NEW YORK ( TheStreet) -- Coeur D'Alene Mines Corporation (NYSE: CDE) has been downgraded by TheStreet Ratings from buy to hold. The company's strengths can be seen in multiple areas, such as its robust revenue growth, largely solid financial position with reasonable debt levels by most measures and impressive record of earnings per share growth. However, as a counter to these strengths, we also find weaknesses including a generally disappointing performance in the stock itself and weak operating cash flow. Highlights from the ratings report include:
- The revenue growth came in higher than the industry average of 5.5%. Since the same quarter one year prior, revenues rose by 18.9%. Growth in the company's revenue appears to have helped boost the earnings per share.
- CDE's debt-to-equity ratio is very low at 0.07 and is currently below that of the industry average, implying that there has been very successful management of debt levels. Along with the favorable debt-to-equity ratio, the company maintains an adequate quick ratio of 1.11, which illustrates the ability to avoid short-term cash problems.

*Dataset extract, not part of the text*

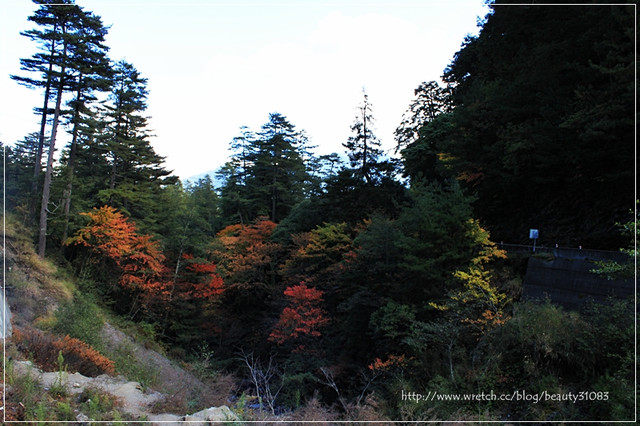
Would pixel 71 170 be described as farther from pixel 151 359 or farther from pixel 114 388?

- The gross profit margin for COEUR D'ALENE MINES CORP is rather high; currently it is at 55.80%. Regardless of CDE's high profit margin, it has managed to decrease from the same period last year. Despite the mixed results of the gross profit margin, CDE's net profit margin of 4.60% is significantly lower than the same period one year prior.
- Net operating cash flow has decreased to $87.41 million or 32.44% when compared to the same quarter last year. Despite a decrease in cash flow COEUR D'ALENE MINES CORP is still fairing well by exceeding its industry average cash flow growth rate of -52.84%.
- CDE's stock share price has done very poorly compared to where it was a year ago: Despite any rallies, the net result is that it is down by 25.51%, which is also worse that the performance of the S&P 500 Index. Investors have so far failed to pay much attention to the earnings improvements the company has managed to achieve over the last quarter. Despite the heavy decline in its share price, this stock is still more expensive (when compared to its current earnings) than most other companies in its industry.